Some Facebook users are dialing back use over latest scandal

Some Facebook users are dialing back use over latest scandal

JP Mangalindan Chief Tech Correspondent November 16, 2018

Expect some Facebook (FB) users to dial back their use of the popular social network and even delete their accounts following the publication of a damning exposé this week.

On Wednesday, The New York Times published an extensive feature that revealed how Facebook management was reluctant to tackle Russia-linked activity on the social network following the 2016 U.S. presidential election, how unprepared Facebook was for the ensuing public fallout, as well the social network’s efforts to wield influence on Capitol Hill.

Chief among Facebook’s alleged infractions: employing Definers Public Affairs, a Republican opposition research firm, to accuse left-wing financier George Soros of quietly backing anti-Facebook groups. 

“It’s too early to tell the full impact The New York Times story is having — we would have to see in a month — but it will impact [Facebook’s] Daily Active Users and even just the people who are concerned about occasionally logging on and giving clicks and views to a company they might disagree with,” says Altimeter Group analyst Omar Akhtar, who adds the report severely tarnished Facebook COO Sheryl Sandberg’s once-sterling reputation. 

A dealbreaker

This latest controversy proved to be a dealbreaker for at least some Facebook users, who became increasingly disillusioned with the company and its methods following a string of scandals this year.

Tamara Rudorfer, CEO of Elusive View Entertainment, a New York City-based streaming video company, joined Facebook in 2007, when the social network still required a college email address to register for an account.

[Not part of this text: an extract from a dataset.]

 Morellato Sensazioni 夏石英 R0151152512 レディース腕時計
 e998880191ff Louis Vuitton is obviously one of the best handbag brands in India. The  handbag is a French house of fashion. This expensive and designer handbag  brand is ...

In those earlier years, she enjoyed using Facebook to stay in touch with people she didn’t often see in-person. However, Rudorfer was turned off after learning of the social network’s role in the 2016 U.S. presidential election — even more so when the Cambridge Analytica scandal broke in March. This week’s turn of events, which included Facebook CEO Mark Zuckerberg denying knowledge of hiring Definers Public Affairs, proved the “last straw.”

“When Mark Zuckerberg claims that he doesn’t know what’s going on at his own company, I just want to say to him, ‘How are you not responsible for the content on your website?” says Rudorfer. “You’re the founder. You’re the CEO. You are responsible.”

Andreas Trolf, a TV and fiction writer in Los Angeles, plans on deleting his Facebook account on Nov. 22, after more than a decade of use, once he’s downloaded his profile data and noted the birthdays of some close friends on Facebook. 

“The decision to delete my account is something I’ve wrestled with for a while now — at least since 2016,” explains Trolf. “I love Simpsons meme pages as much as anybody, but the costs now definitely outweigh the benefits. To be caught up with so many bad actors who exploit the platform, seemingly with the blessing of FB executives, is something I can no longer in good conscience continue with. The malfeasance of Mark Zuckerberg and Sheryl Sandberg shouldn’t be rewarded by our continued patronage.”

Going one step further, Natalie Marigot, an art studio manager in New Haven, Conn., deleted her Facebook, Instagram and Messenger accounts earlier this week— a difficult decision because Facebook, especially, was a convenient solution for her to keep in touch with far-flung friends.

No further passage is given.